Est-ce un hasard si la seule grande dirigeante à avoir passé l’essentiel de sa vie sous la dictature, Angela Merkel, est aussi l’une des dernières, parmi les chefs d’Etat et de gouvernement les plus puissants, à opposer aux tribuns populistes les valeurs qui fondent l’Union européenne – liberté, pluralisme, Etat de droit, tolérance, respect du droit et de la dignité indépendamment des origines, de la couleur de la peau, de la religion, du genre, de l’orientation sexuelle ou des opinions politiques ? Qu’avons-nous fait de nos trente ans et que ferons-nous des trente suivants ? Le prochain cycle appartiendra-t-il à ceux qui ont de ces valeurs une conception très relative et qui à la démocratie préfèrent la populocratie – les Donald Trump, Boris Johnson, Matteo Salvini, Viktor Orbán ou Marine Le Pen ?

Tous ont leur histoire, leurs raisons, leurs motivations, leurs explications, leurs identités propres. Mais de tous ces chefs populistes, qui ont en commun l’art de vendre des réponses simples et fausses à des questions complexes en désignant des boucs émissaires, l’un d’entre eux incarne, plus que les autres, l’archétype de ce grand retournement : le Hongrois Viktor Orbán. L’ancien jeune dissident libéral, opposant courageux à l’occupation soviétique et à la dictature communiste, formé à Oxford grâce à une bourse de la fondation Soros et fondateur au début des années 1990 d’un petit parti, le Fidesz, où se retrouvaient naturellement les jeunes démocrates européens et cosmopolites, est devenu en trente ans un populiste nationaliste, prônant les valeurs conservatrices et flirtant avec l’antisémitisme, réduisant l’expérience démocratique au seul temps de l’élection pour rogner ensuite sur les contre-pouvoirs et la liberté d’expression, accusant en premier lieu cette Union européenne à laquelle la Hongrie, comme tant d’autres pays, avait si ardemment voulu appartenir – et bien qu’il n’exprime lui-même aucunement le souhait d’en sortir.
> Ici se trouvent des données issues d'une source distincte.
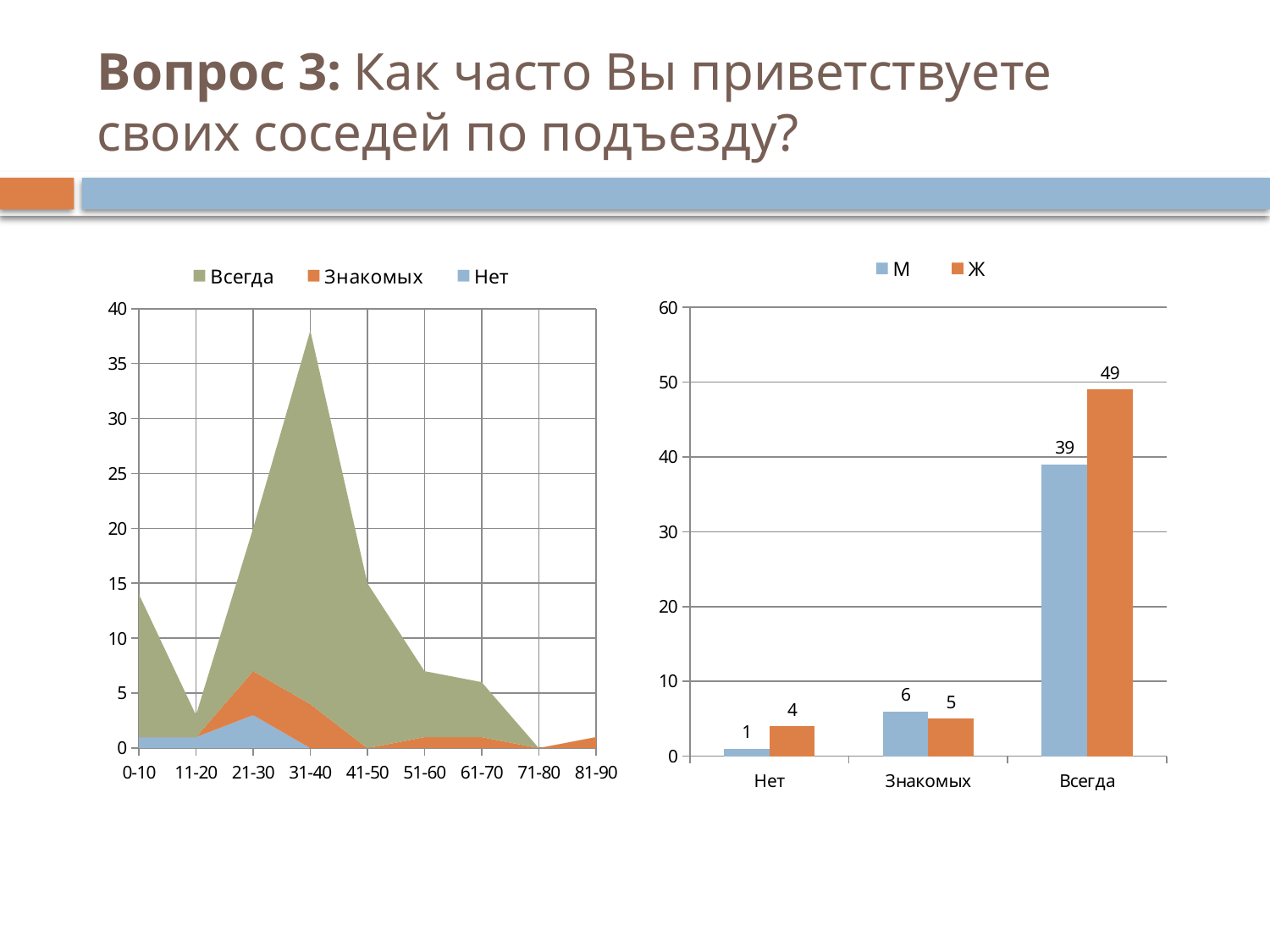
How many age groups are shown on the x axis of the left chart? 9 What kind of chart is the left chart? Stacked area chart In the right chart, what is the difference between the Ж and М values in the Всегда category? 10 In the right chart, which is larger in the Знакомых category, М or Ж? М In the right chart, which category has the lowest value for М? Нет In the right chart, which category has the highest value for Ж? Всегда In the right chart, what is the value for Ж in the Всегда category? 49 How many series does the legend of the left chart list? 3 How many categories are shown on the x axis of the right chart? 3 In the left chart, is the total stacked value for the 31-40 age group greater or less than 35? greater In the right chart, what is the value for М in the Знакомых category? 6 In the right chart, what is the value for М in the Нет category? 1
Partout en Europe, la rhétorique eurosceptique est politiquement payante, alors que même les plus antieuropéens des dirigeants européens ne peuvent ignorer ce que l’UE a apporté en termes de démocratie, de réduction des inégalités, de protections sociales, de qualité de vie. En trente ans, l’Union européenne n’a pas su enrayer la brutalité de la mondialisation, le bouleversement des sociétés qu’elle a entraîné et avant tout cette passion triste qui se faufile entre la peur et la colère, entre la jalousie, la haine et le mal-être : le ressentiment. Le mur n’est pas tombé entre l’Est et l’Ouest, ni même entre le Nord et le Sud. L’Europe, impuissante dans la crise financière de 2008, arrogante face à la crise grecque de 2011, incapable de s’entendre face à la crise des migrants de 2015, est traversée de fractures. Sans oublier ce détail qui tissait ses premiers fils en 1989, dont personne ne saisissait encore l’enjeu, qui allait propulser de manière fabuleuse l’accès au savoir autant que miner insidieusement le fonctionnement démocratique : internet, prélude aux réseaux sociaux. Il y a trente ans, le compte à rebours commençait.